_課題の指示_
以下のデータ全体で「sliding glass door」を「glass patio door」に置き換え、ほかの部分は一切変えずに編集したものを示してください。

_利用可能なデータ_
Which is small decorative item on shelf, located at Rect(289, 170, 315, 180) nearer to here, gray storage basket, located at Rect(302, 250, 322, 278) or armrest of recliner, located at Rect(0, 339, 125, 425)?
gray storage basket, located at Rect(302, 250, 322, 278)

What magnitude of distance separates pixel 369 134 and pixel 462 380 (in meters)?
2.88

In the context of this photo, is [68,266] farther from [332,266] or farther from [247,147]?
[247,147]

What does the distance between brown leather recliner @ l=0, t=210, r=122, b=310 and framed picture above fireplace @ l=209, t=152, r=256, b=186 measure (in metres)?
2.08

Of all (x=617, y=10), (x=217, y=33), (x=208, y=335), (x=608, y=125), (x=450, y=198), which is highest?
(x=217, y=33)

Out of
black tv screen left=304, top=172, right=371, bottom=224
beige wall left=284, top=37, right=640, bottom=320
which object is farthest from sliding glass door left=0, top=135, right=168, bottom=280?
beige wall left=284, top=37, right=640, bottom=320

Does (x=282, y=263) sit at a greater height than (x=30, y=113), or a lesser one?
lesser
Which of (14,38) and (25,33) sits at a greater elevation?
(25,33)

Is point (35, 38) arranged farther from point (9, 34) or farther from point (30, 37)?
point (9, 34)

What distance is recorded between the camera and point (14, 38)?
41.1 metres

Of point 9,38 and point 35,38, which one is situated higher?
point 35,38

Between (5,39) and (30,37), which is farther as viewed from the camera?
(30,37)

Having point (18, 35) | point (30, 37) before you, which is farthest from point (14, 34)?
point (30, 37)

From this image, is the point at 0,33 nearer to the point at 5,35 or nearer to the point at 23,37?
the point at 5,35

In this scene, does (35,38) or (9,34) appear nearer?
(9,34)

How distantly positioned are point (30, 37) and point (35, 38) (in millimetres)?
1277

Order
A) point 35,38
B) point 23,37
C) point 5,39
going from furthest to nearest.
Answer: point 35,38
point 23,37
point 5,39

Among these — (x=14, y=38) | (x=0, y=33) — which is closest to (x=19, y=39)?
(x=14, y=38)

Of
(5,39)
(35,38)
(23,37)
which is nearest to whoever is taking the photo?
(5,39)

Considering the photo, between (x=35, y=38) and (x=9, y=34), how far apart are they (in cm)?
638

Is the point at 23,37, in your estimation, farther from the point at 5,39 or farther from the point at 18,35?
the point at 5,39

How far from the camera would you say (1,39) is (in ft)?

_課題の出力_
Which is small decorative item on shelf, located at Rect(289, 170, 315, 180) nearer to here, gray storage basket, located at Rect(302, 250, 322, 278) or armrest of recliner, located at Rect(0, 339, 125, 425)?
gray storage basket, located at Rect(302, 250, 322, 278)

What magnitude of distance separates pixel 369 134 and pixel 462 380 (in meters)?
2.88

In the context of this photo, is [68,266] farther from [332,266] or farther from [247,147]?
[247,147]

What does the distance between brown leather recliner @ l=0, t=210, r=122, b=310 and framed picture above fireplace @ l=209, t=152, r=256, b=186 measure (in metres)?
2.08

Of all (x=617, y=10), (x=217, y=33), (x=208, y=335), (x=608, y=125), (x=450, y=198), which is highest?
(x=217, y=33)

Out of
black tv screen left=304, top=172, right=371, bottom=224
beige wall left=284, top=37, right=640, bottom=320
which object is farthest from glass patio door left=0, top=135, right=168, bottom=280?
beige wall left=284, top=37, right=640, bottom=320

Does (x=282, y=263) sit at a greater height than (x=30, y=113), or a lesser one?
lesser
Which of (14,38) and (25,33) sits at a greater elevation?
(25,33)

Is point (35, 38) arranged farther from point (9, 34) or farther from point (30, 37)?
point (9, 34)

What distance is recorded between the camera and point (14, 38)?
41.1 metres

Of point 9,38 and point 35,38, which one is situated higher?
point 35,38

Between (5,39) and (30,37), which is farther as viewed from the camera?
(30,37)

Having point (18, 35) | point (30, 37) before you, which is farthest from point (14, 34)?
point (30, 37)

From this image, is the point at 0,33 nearer to the point at 5,35 or nearer to the point at 23,37?
the point at 5,35

In this scene, does (35,38) or (9,34) appear nearer?
(9,34)

How distantly positioned are point (30, 37) and point (35, 38) (in millimetres)?
1277

Order
A) point 35,38
B) point 23,37
C) point 5,39
going from furthest to nearest.
Answer: point 35,38
point 23,37
point 5,39

Among these — (x=14, y=38) | (x=0, y=33) — which is closest to (x=19, y=39)?
(x=14, y=38)

Of
(5,39)
(35,38)
(23,37)
which is nearest to whoever is taking the photo?
(5,39)

Considering the photo, between (x=35, y=38) and (x=9, y=34), how far apart are they (in cm)?
638

Is the point at 23,37, in your estimation, farther from the point at 5,39 or farther from the point at 18,35?
the point at 5,39

How far from the camera would you say (1,39) is (in ft)?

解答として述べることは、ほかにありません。